Oleh Pramita Tristiawati pada 27 Feb 2020, 17:07 WIB
Diperbarui 27 Feb 2020, 17:07 WIB
Warga yang hendak umrah tertahan di Bandara Soekarno Hatta, Kamis (27/2/2020).

Liputan6.com, Jakarta - Para calon jemaah umrah tertumpuk di Terminal 3 Bandara Internasional Soekarno Hatta, Kota Tangerang, Kamis (27/2/2020).

Calon jemaah yang berasal dari berbagai daerah di Indonesia itu, tertahan di Terminal 3 lantaran pemerintah Saudi Arabia memberlakukan penghentian sementara keberangkatan umrah dari Indonesia.

Para calon jemaah terlihat hanya duduk di ruang tunggu keberangkatan di tiap sudut. Koper-koper tertumpuk di depan cek-in maskapai penerbangan.

"Pasrah saja mbak. Mau bagaimana lagi, ini kan putusan sepihak dari Arab Saudi, kalau Allah berkehendak demikian, ya sudah, mau gimana lagi," ungkap Ali Ibrahim, salah seorang jamaah asal Palembang.

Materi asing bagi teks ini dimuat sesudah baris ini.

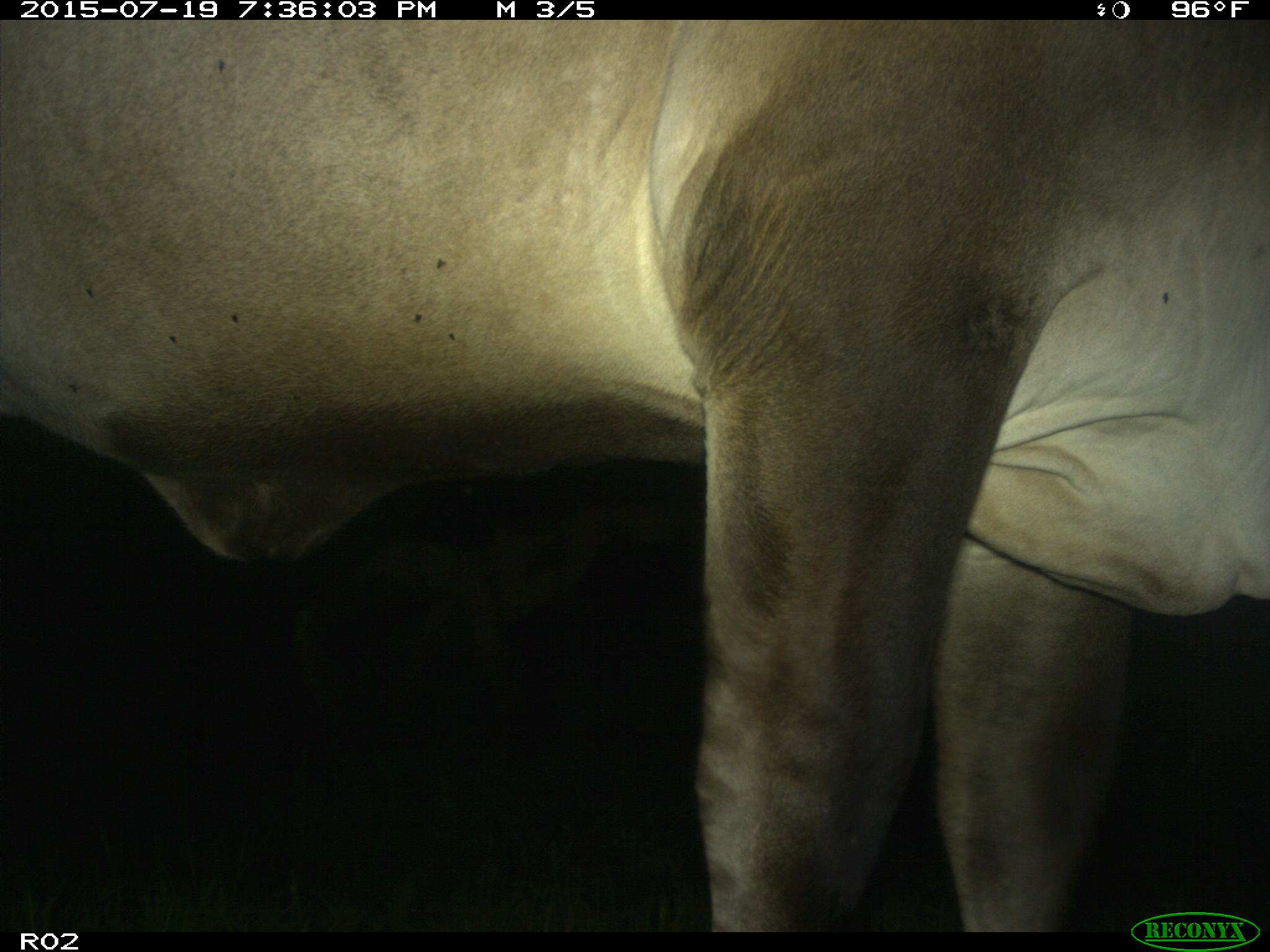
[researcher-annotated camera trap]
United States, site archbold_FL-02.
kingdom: Animalia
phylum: Chordata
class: Mammalia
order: Artiodactyla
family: Bovidae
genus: Bos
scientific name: Bos taurus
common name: domestic cow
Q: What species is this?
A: Bos taurus (domestic cow).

Kekecewaan sebenarnya ada dibenak Ali Ibrahim, namun hal tersebut terhibur dari niat baik pengurus travel umrah yang sudah mengurus segala keperluan dan juga tidak membiarkan para jemaah terlantar berhamburan. Terlihat, para calon jemaah masih diberi makan siang, cemilan sehat dan air mineral.

"Kalau dari pihak travel sudah melayani dan memberikan hak kami. Kami juga masih berharap, ini bukan tidak jadi berangkat, tapi hanya ditunda keberangkatannya," ujar Ali.

2 dari 3 halaman

Pemberitahuan Mendadak

Virus COVID-19 Terus Mewabah, Arab Saudi Hentikan Sementara Umrah
Ribuan jemaah Muslim mengelilingi Kakbah selama bulan haji di Masjidil Haram, Mekah, Arab Saudi pada 13 Agustus 2019. Pemerintah Arab Saudi pada hari Kamis, 27 Februari 2020 resmi menghentikan sementara izin umrah bagi seluruh negara, termasuk juga untuk Indonesia. (AP Photo/Amr Nabil)

Sementara, penutupan penerbangan juga dibenarkan oleh Eko Sulistio, pengelola travel umrah Tunas Rizky Semesta asal Bekasi. Dia mengatakan, tidak ada kabar pembatalan penerbangan, hanya saja visa yang belum jadi ditahan dan tidak bisa diproses.

"Sampai tadi pagi tidak ada kabar apapun, grup pertama kami sebanyak 30 orang sudah cek in, masukin bagasi, boarding, saat sudah di udara kira-kira baru sampai Lampung, baru terima kabar kalau penerbangan ke Madinah ataupun Jeddah ditutup," ungkapnya, saat ditemui di Terminal 3, Bandara Internasional Soekarno Hatta.

Dia pun terus berkomunikasi dengan petugas travel yang ada di Jeddah, untuk terus memantau, apakah bila jemaah sampai tetap diperbolehkan masuk dan menunaikan umrah, atau malah dipulangkan kembali ke Tanah Air.

"Kalau sekarang belum tau, dan belum sampai juga kan. Tadi terbang jam 11 siang," ujarnya.

Pihak maskapai pun mengaku kepada travel, untuk tetap menunggu hasil putusan dari Arab Saudi. Apakah penundaan dilakukan sampai berhari-hari atau malah bulanan.

"Kalau bulanan aduh, bulan depan itu kami memberangkatkan sekitar 10 sampai 11 grup, masing-masing grup 40 jemaah," ujarnya.